§ About this task
Only the lines from the beginning of the data through the one with "order: Carnivora" belong in the answer, each retyped exactly, with pictures left out.

§ Saved entries
= = = = =
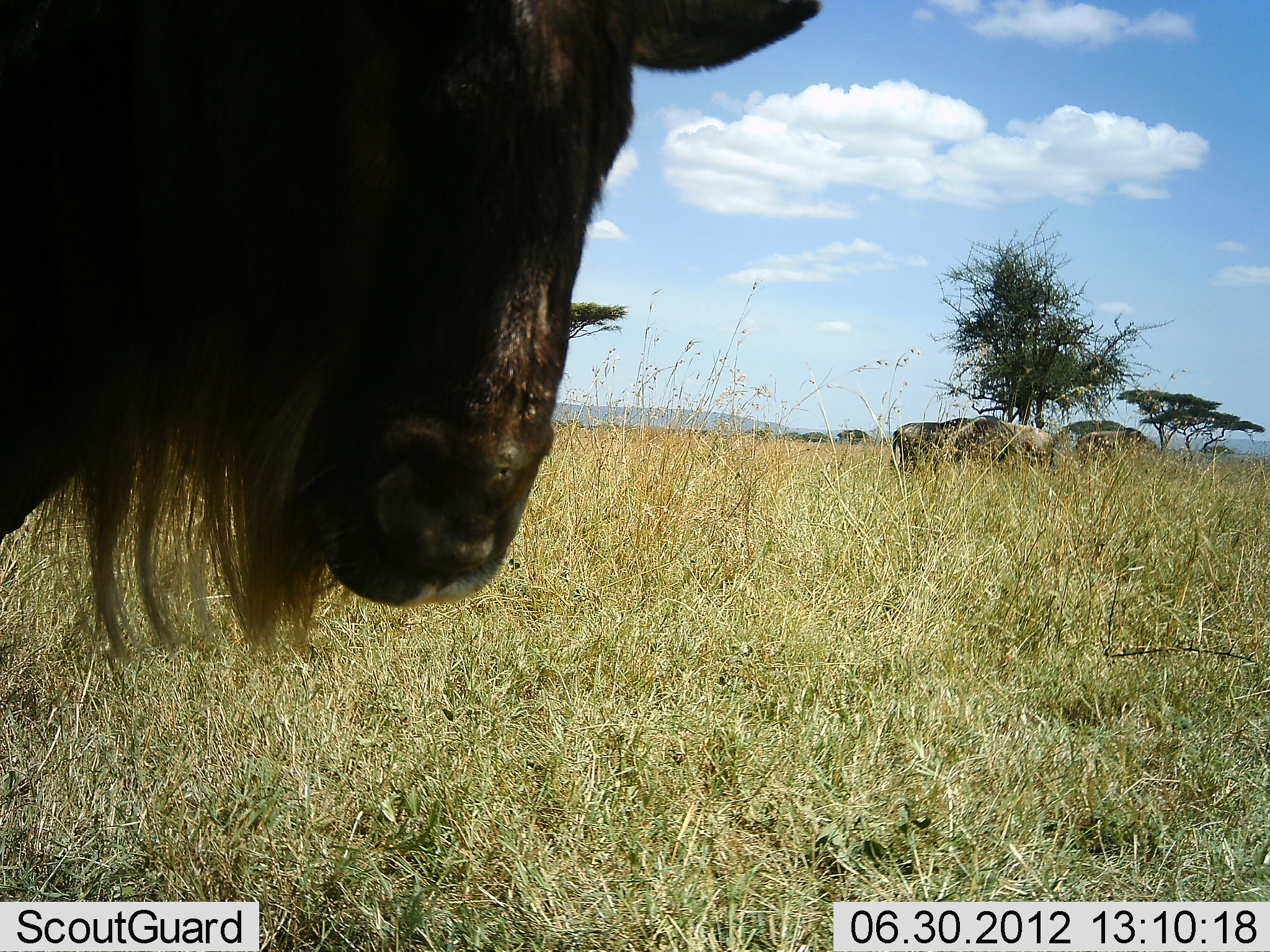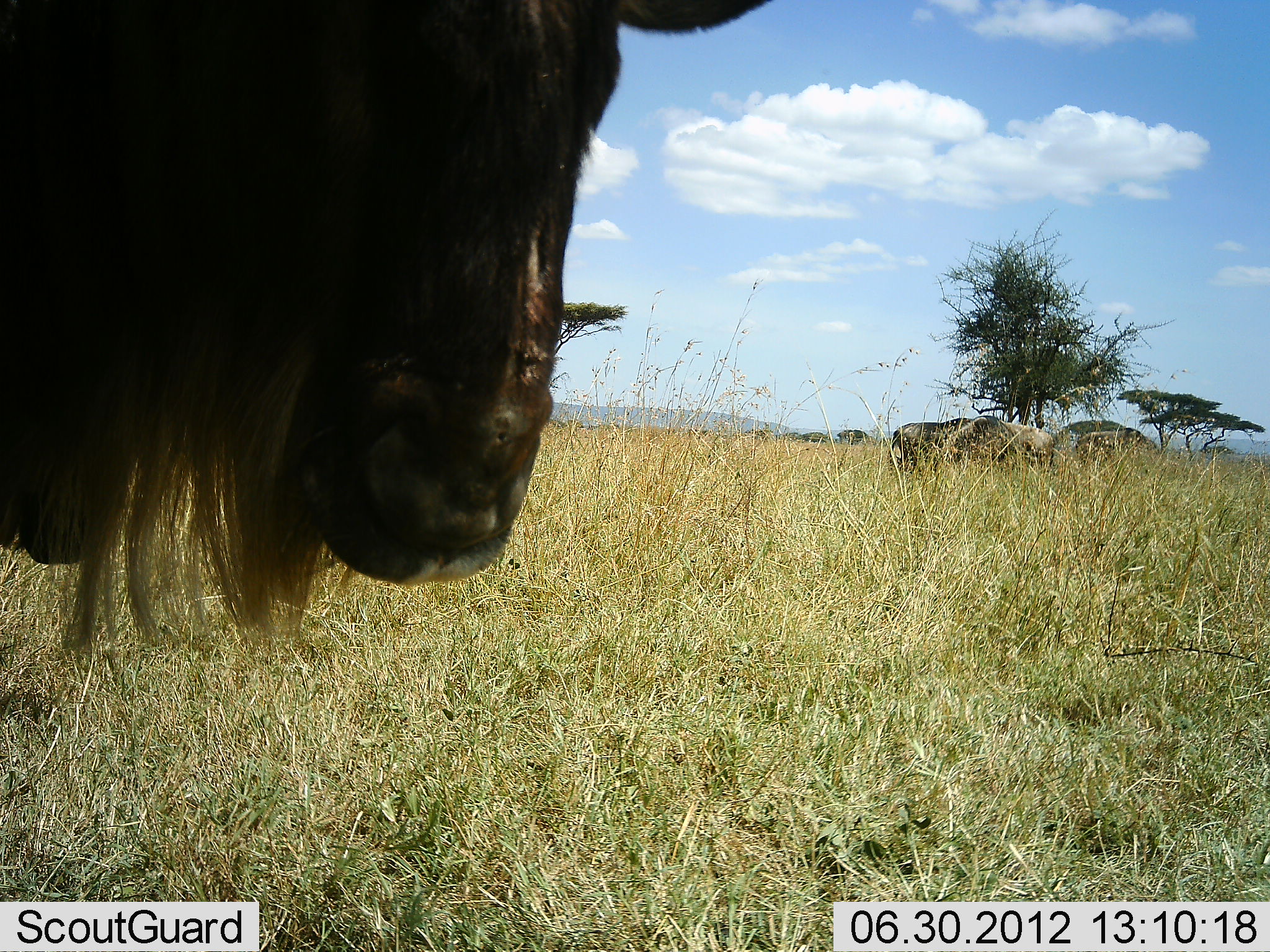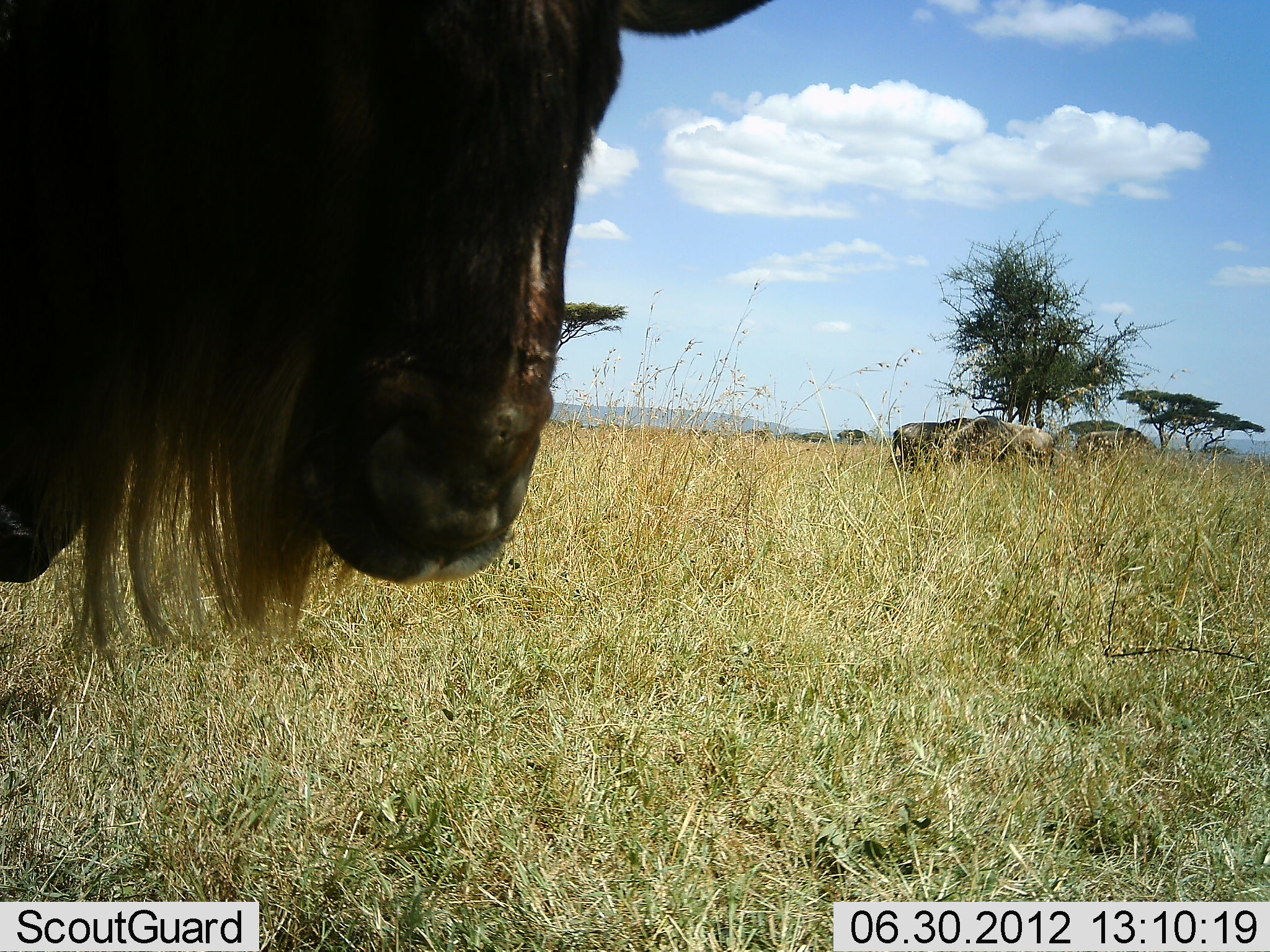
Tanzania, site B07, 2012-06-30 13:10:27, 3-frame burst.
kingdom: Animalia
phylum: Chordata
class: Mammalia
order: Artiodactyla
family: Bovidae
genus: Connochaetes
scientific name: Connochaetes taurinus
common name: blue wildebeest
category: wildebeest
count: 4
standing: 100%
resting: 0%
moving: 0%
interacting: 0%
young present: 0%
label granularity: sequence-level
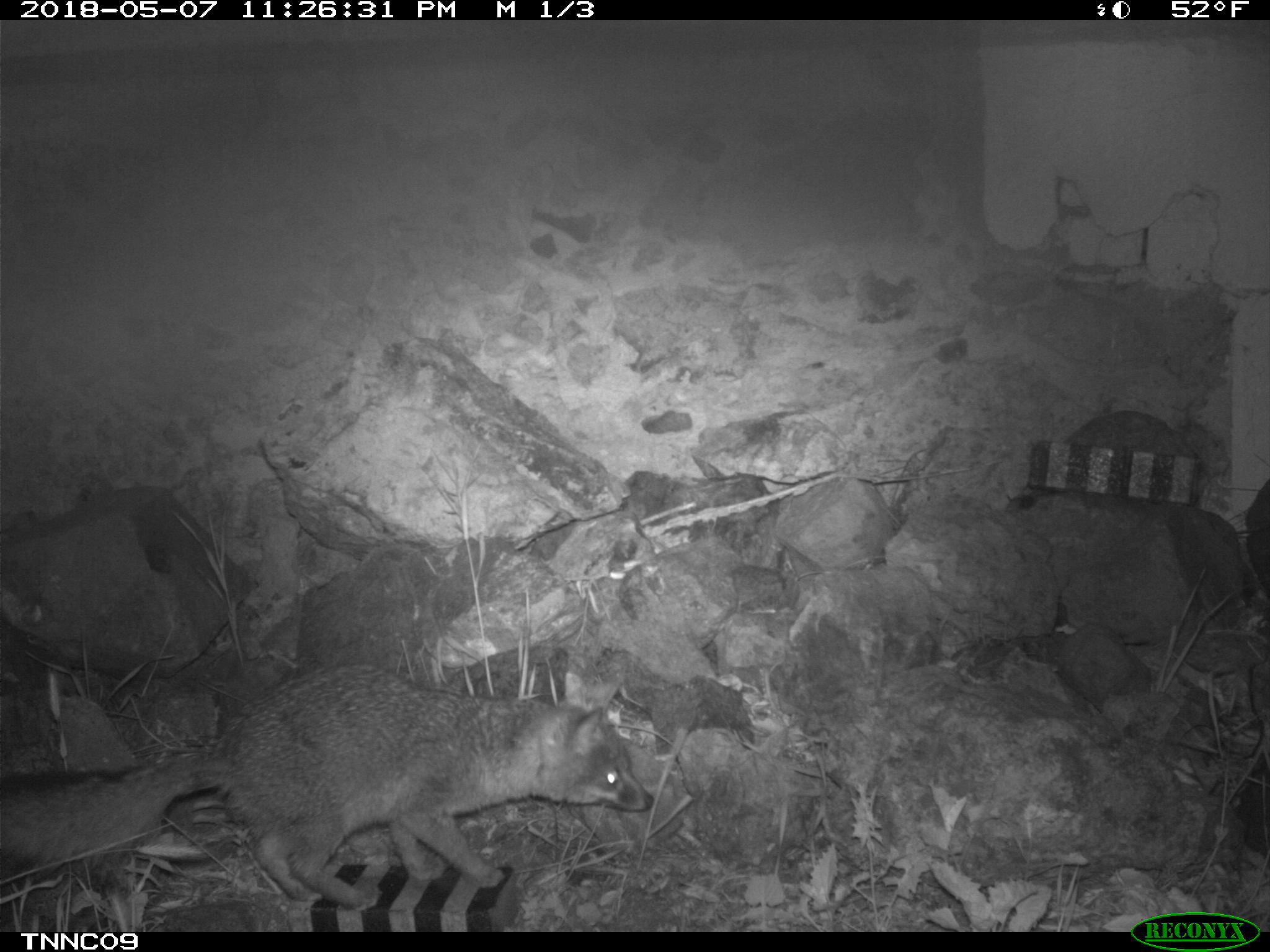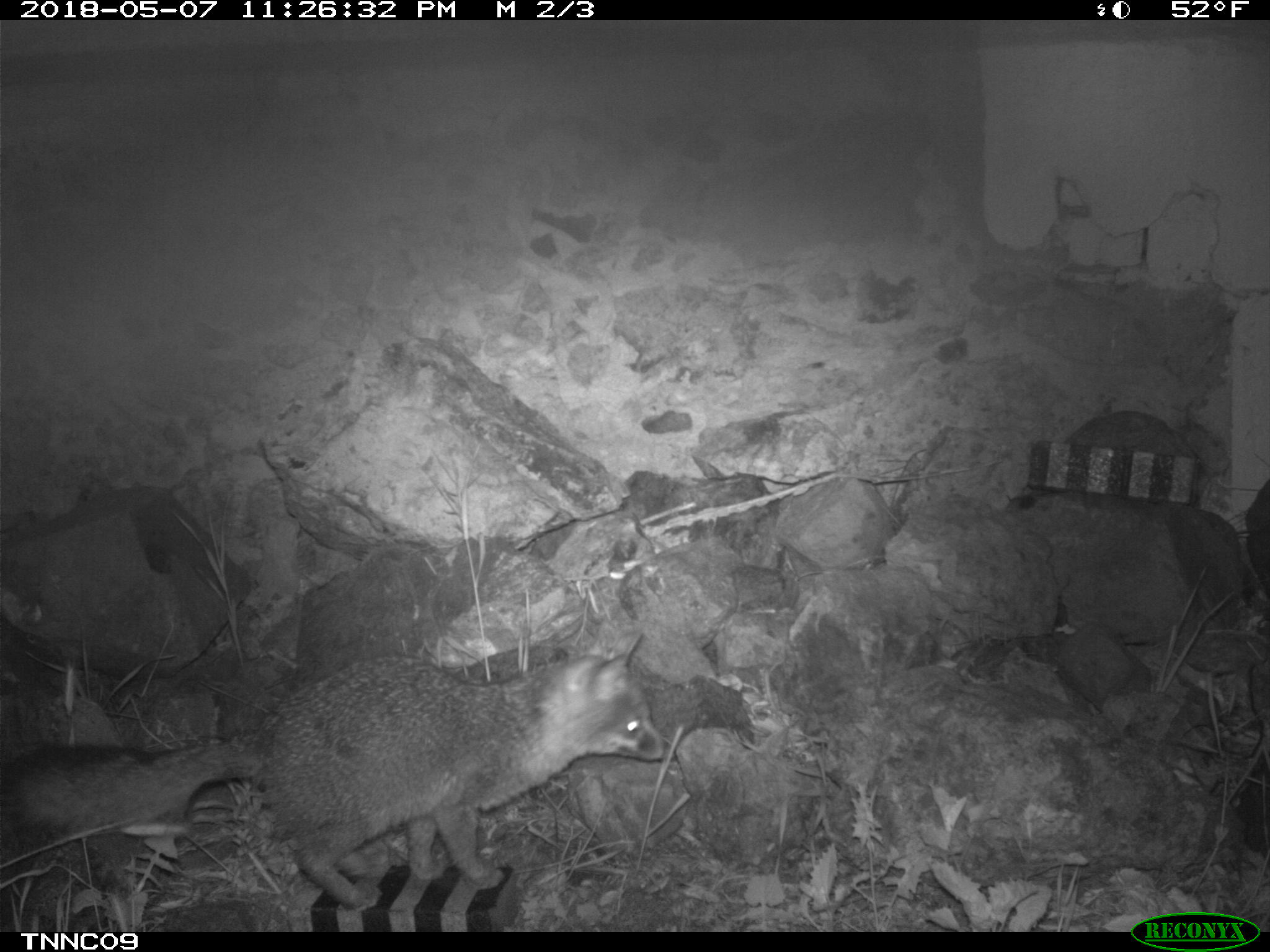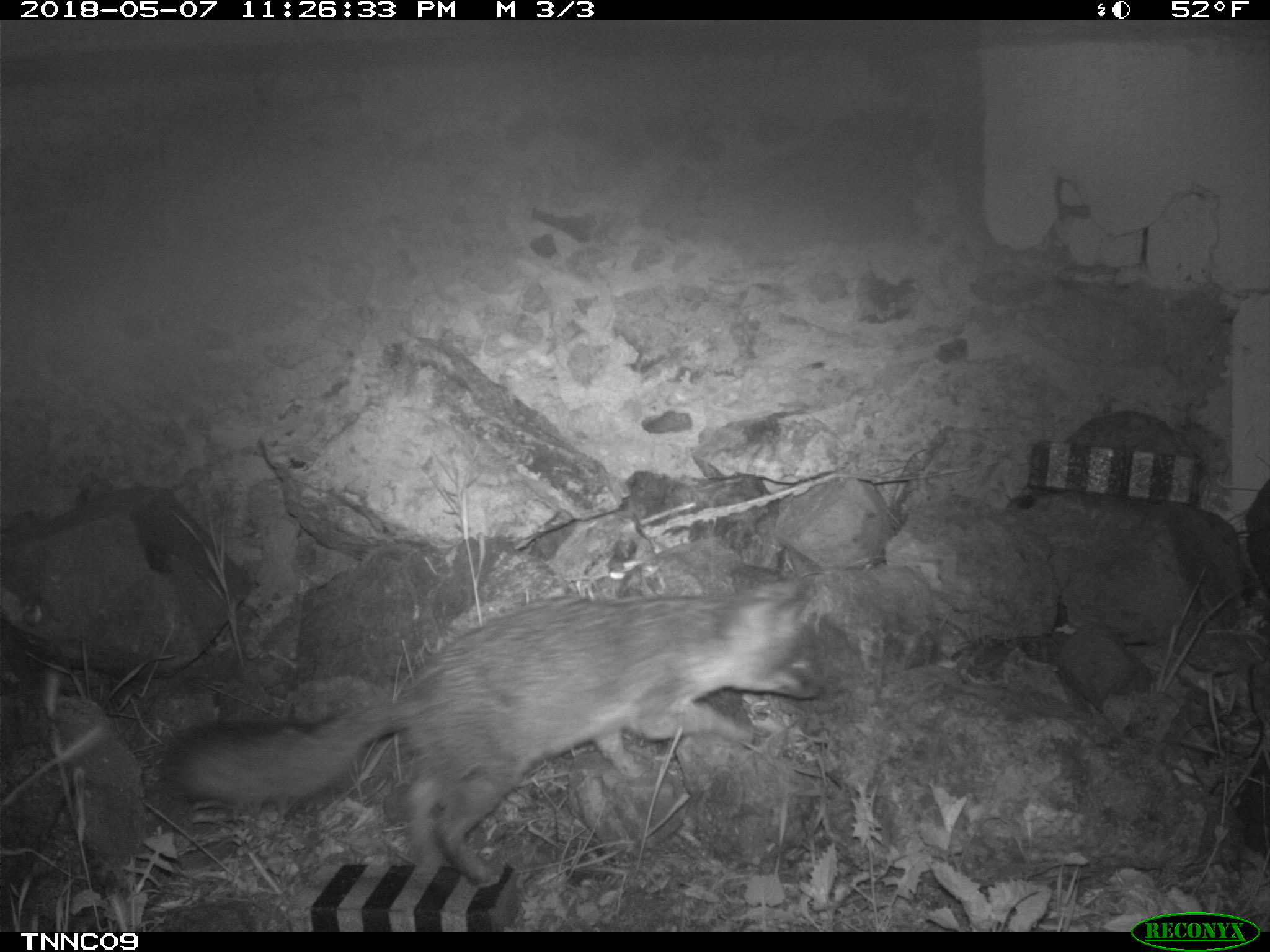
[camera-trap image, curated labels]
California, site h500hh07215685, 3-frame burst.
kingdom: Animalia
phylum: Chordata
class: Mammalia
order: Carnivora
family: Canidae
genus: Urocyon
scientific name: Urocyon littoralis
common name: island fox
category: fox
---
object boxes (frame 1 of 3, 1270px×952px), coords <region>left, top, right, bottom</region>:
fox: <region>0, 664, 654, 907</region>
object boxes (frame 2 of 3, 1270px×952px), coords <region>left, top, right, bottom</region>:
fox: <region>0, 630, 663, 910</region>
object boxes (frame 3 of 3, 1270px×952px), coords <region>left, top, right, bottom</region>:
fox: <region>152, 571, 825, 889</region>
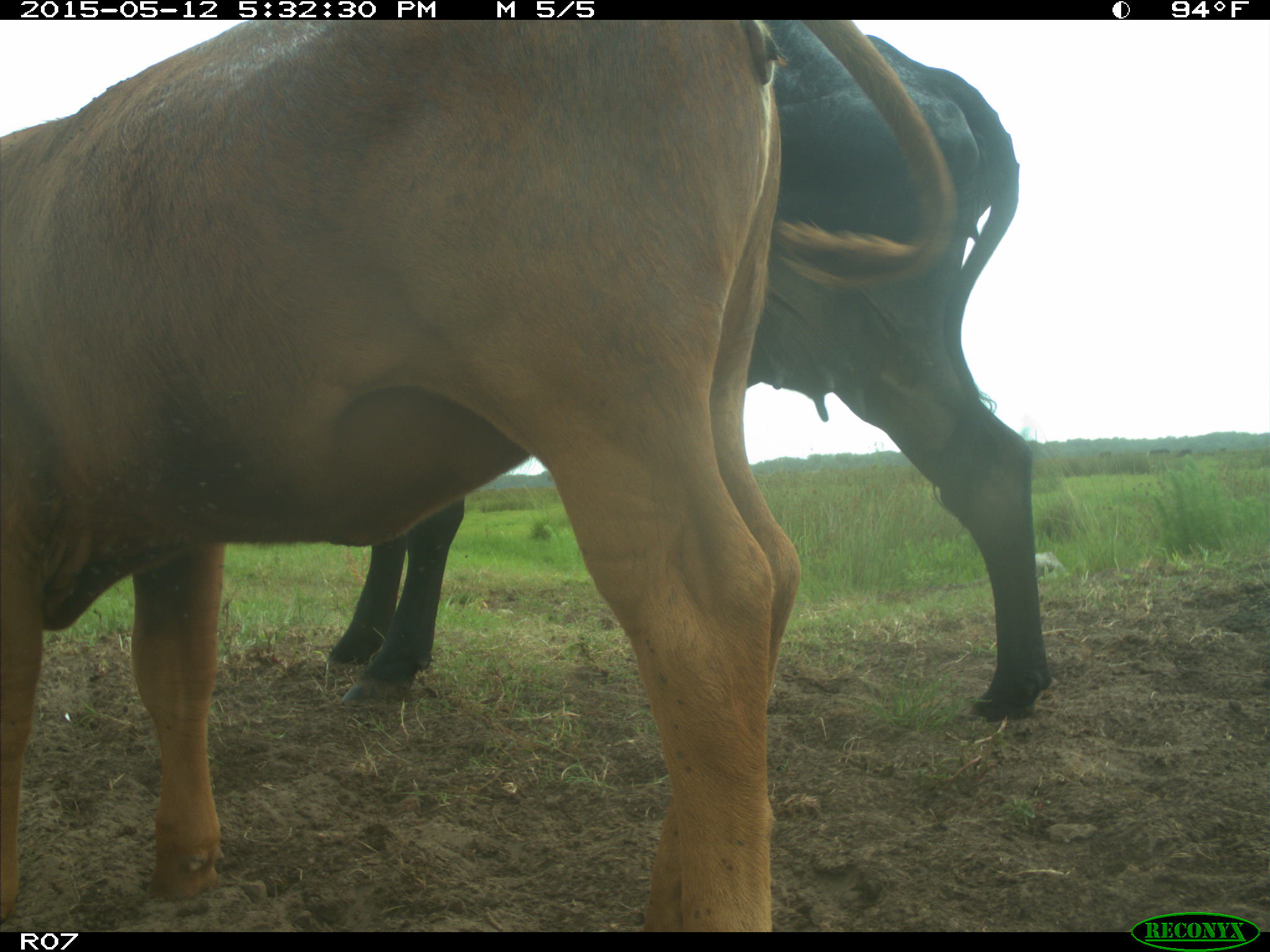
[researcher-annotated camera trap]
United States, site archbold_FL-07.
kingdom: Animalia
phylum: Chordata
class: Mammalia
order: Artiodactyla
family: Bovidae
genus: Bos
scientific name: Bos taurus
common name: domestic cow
= = = = =
§ Task result
Tanzania, site B07, 2012-06-30 13:10:27, 3-frame burst.
kingdom: Animalia
phylum: Chordata
class: Mammalia
order: Artiodactyla
family: Bovidae
genus: Connochaetes
scientific name: Connochaetes taurinus
common name: blue wildebeest
category: wildebeest
count: 4
standing: 100%
resting: 0%
moving: 0%
interacting: 0%
young present: 0%
label granularity: sequence-level
[camera-trap image, curated labels]
California, site h500hh07215685, 3-frame burst.
kingdom: Animalia
phylum: Chordata
class: Mammalia
order: Carnivora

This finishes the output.